Жуковский зачитывался Руссо в самом начале века, перед тем как стать романтиком. Несомненно, учение Руссо о нравственном превосходстве всего того, что еще не испорчено цивилизацией и живет в народе, в простых трудовых людях и что нефальшиво, имеет подлинную ценность, легло в основу романтической системы Жуковского. Следовательно, начало романтизма Жуковского не в переводных вещах, не в подражаниях, а в первоисточниках, из которых проистекал и сам европейский романтизм. Руссо был колыбелью и для Жуковского.

Глубоко чувствовал Жуковский значение протеста Руссо против социального неравенства людей. Что такое неравенство, Жуковский хорошо знал по себе: он ведь незаконнорожденный, обязанный в жизни всем только самому себе.

**Задание 1**
Кем, согласно тексту о Жуковском, он был по рождению?
**Задание 2**
Перескажите текст о Жуковском в двух предложениях.
**Задание 3**
Продолжите, пожалуйста, текст о Жуковском и Руссо после его последнего предложения.

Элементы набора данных
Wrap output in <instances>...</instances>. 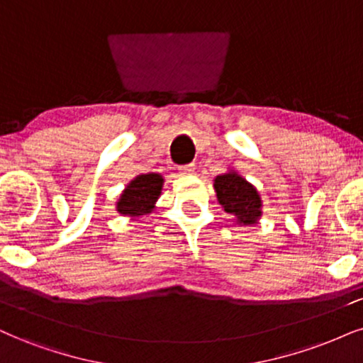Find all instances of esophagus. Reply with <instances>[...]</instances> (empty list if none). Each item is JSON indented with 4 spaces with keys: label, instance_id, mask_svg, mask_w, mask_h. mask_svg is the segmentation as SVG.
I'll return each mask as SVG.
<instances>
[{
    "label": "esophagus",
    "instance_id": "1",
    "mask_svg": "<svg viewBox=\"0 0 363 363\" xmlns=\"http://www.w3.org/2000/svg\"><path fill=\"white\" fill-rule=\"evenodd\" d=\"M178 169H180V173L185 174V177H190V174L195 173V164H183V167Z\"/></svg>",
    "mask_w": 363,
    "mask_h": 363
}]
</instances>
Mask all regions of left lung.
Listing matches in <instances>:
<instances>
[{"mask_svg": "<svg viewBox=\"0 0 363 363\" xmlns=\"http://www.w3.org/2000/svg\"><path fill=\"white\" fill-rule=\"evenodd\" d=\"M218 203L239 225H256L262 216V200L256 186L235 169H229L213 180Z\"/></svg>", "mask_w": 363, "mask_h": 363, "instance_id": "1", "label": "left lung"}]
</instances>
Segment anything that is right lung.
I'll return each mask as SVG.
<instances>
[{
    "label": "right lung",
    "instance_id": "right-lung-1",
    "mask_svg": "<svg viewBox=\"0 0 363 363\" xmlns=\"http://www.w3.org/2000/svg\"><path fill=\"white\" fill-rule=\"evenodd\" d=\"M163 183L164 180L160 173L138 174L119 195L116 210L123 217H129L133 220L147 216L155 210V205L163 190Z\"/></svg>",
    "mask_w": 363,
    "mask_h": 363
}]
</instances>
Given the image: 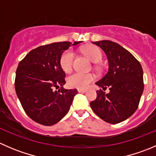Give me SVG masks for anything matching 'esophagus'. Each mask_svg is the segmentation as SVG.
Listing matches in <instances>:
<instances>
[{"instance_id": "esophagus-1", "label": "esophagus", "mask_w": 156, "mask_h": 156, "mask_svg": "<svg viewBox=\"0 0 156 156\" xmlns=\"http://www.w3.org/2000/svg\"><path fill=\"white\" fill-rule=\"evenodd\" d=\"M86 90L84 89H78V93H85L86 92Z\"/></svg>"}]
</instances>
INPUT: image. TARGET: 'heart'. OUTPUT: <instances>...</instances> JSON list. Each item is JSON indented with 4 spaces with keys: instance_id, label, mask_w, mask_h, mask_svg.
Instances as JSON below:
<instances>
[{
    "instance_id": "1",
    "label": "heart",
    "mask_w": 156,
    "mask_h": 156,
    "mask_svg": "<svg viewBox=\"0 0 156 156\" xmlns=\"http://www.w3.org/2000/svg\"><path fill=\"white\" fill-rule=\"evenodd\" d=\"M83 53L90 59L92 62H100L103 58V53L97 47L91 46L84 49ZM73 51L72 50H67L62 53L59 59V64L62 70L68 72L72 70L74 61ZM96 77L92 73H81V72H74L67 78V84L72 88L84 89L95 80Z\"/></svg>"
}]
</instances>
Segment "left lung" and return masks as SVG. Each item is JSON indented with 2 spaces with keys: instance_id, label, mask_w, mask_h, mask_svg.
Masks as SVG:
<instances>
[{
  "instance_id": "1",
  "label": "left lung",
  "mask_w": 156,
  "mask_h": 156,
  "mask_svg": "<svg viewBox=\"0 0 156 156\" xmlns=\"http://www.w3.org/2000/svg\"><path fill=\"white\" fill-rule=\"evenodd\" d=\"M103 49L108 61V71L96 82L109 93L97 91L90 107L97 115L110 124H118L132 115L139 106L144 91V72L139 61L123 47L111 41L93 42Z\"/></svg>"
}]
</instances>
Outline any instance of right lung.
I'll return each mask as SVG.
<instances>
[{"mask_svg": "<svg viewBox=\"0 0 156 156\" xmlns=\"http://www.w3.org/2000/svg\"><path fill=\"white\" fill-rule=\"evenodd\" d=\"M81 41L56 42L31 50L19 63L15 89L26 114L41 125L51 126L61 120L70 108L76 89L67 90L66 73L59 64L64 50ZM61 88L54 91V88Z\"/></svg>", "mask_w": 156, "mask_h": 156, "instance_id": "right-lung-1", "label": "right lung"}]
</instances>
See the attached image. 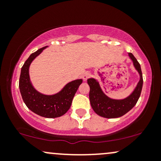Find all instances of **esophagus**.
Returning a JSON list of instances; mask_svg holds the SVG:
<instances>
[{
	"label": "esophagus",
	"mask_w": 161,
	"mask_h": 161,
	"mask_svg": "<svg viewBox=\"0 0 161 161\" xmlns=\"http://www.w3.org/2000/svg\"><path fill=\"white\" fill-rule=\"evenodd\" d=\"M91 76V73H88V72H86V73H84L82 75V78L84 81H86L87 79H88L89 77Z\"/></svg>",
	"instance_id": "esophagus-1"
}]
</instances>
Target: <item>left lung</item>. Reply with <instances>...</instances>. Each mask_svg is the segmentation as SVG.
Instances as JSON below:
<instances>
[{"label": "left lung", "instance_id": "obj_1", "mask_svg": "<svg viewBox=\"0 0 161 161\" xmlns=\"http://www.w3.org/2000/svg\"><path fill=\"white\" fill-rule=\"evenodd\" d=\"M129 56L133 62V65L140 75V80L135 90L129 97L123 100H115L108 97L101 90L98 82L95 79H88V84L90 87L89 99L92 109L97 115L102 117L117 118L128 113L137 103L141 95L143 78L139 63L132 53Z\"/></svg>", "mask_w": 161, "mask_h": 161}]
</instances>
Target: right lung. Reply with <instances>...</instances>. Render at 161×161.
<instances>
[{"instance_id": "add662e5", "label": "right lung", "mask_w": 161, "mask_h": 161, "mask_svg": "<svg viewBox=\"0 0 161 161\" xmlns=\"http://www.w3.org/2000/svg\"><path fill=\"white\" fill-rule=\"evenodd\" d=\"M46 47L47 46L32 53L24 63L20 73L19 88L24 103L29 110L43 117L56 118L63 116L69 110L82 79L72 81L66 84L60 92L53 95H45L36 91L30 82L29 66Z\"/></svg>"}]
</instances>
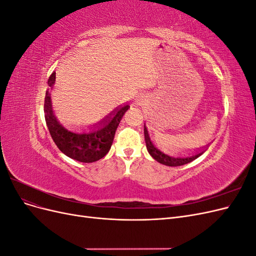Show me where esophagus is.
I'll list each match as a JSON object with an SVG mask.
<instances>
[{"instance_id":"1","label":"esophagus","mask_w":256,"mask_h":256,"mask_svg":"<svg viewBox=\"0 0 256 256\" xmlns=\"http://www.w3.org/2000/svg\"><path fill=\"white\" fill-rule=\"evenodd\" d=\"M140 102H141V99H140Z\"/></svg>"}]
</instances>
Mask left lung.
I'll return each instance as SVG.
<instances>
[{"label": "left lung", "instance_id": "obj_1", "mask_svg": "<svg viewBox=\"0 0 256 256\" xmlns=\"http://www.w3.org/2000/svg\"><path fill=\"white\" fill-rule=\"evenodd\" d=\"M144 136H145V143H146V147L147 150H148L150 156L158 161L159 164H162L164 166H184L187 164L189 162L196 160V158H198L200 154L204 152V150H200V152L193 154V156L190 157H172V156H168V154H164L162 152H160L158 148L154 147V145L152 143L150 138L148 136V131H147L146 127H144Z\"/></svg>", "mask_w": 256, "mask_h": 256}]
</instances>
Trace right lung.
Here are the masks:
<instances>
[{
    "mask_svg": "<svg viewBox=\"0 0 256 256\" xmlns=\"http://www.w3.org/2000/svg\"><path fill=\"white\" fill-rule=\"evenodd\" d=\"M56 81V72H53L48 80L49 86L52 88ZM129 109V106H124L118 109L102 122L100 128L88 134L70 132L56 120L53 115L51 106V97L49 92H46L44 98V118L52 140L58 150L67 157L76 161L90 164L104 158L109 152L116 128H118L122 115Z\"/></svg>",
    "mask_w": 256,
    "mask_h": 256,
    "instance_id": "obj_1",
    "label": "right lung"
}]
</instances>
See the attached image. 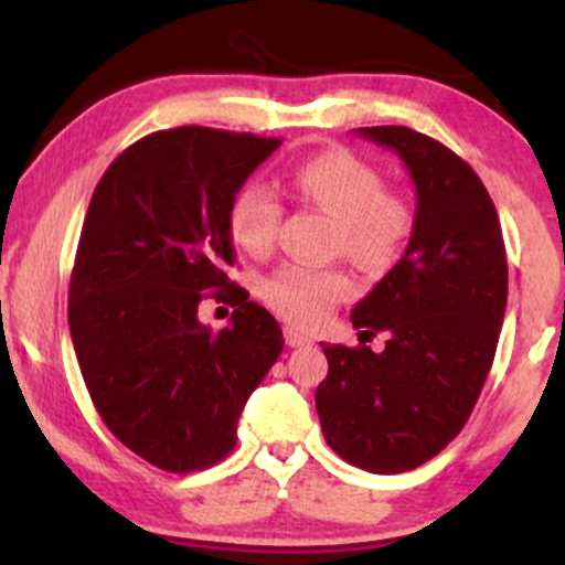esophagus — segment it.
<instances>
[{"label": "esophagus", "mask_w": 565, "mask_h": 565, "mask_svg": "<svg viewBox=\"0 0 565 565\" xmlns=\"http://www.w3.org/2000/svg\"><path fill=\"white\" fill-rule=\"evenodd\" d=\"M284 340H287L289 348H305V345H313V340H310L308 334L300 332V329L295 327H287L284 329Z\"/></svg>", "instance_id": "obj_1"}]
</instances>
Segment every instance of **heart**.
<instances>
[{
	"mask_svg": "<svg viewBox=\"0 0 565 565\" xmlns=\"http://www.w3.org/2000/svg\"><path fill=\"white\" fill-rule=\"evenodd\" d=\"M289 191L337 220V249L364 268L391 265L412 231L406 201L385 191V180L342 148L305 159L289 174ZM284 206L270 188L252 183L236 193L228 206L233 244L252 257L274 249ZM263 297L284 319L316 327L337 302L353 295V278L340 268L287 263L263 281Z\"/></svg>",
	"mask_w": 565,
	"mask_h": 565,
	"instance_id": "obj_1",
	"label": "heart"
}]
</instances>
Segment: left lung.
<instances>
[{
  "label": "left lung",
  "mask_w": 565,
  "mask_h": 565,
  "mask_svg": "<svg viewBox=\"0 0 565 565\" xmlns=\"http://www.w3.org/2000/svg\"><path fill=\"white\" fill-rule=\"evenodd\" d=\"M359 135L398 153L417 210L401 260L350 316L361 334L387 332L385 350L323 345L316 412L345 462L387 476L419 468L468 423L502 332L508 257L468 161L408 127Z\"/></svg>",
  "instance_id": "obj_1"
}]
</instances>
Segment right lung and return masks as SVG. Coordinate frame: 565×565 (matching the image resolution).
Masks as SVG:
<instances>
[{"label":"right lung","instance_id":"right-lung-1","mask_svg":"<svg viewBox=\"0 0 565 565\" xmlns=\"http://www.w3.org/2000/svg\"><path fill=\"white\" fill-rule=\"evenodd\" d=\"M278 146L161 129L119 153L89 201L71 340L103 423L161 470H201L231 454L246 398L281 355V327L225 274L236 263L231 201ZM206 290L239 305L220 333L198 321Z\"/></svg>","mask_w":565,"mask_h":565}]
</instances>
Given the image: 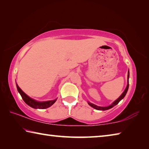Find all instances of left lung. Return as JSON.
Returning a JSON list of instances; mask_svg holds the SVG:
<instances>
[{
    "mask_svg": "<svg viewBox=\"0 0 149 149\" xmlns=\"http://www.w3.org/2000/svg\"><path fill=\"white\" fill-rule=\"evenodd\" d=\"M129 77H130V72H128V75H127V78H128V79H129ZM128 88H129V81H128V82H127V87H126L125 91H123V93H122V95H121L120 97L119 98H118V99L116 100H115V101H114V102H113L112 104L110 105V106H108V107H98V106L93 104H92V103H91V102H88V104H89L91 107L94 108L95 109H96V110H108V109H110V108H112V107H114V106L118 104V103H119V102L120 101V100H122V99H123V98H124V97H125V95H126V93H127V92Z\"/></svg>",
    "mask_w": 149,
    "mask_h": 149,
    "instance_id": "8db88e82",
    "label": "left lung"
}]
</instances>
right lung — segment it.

**Ответ на задание 1**
Незаконнорожденным.

**Ответ на задание 2**
Жуковский зачитывался Руссо в начале века, еще до того как стать романтиком, и учение Руссо о нравственном превосходстве того, что не испорчено цивилизацией и живет в народе, легло в основу его романтической системы. Поэтому начало его романтизма в первоисточниках европейского романтизма, а не в переводах и подражаниях, а протест Руссо против социального неравенства Жуковский чувствовал глубоко, так как сам был незаконнорожденным и всем в жизни был обязан только себе.

**Ответ на задание 3**
Принимает Жуковский такие выводы Руссо: «Я бы хотел, чтобы никто в государстве не мог ставить себя выше закона и чтобы никто извне не мог навязать никакого закона». Человека нельзя уподобить машине, он существо свободное и потому глубоко индивидуальное. «Человека отличает от других животных не столько разум, сколько его способность действовать свободно».

Человеческая сущность бесконечна в своих проявлениях:

Для сердца прошедшее вечно,

Страданье в разлуке есть та же любовь;

Над сердцем утрата бессильна.

Наша жизнь, жизнь природы, вселенной, и горести, и радости – все «к великому средство». Даже в официальном послании «Императору Александру» (1814), «победителю Наполеона», Жуковский хвалит «величие народа», который пошел на грозный бой, и это была борьба «свободы с насилием». И Александру поясняет, что он воздает дань «не власти, не венцу, но человеку». Теперь народ ждет, «на все готовый», и да исполнятся все упования народа-победителя. Жуковский выступает не как придворный певец, нет, «глас лиры – глас народа». В царе поэт хотел бы видеть прежде всего «человека». Царь делается таковым не от рожденья, а, как и все, в процессе самоусовершенствования.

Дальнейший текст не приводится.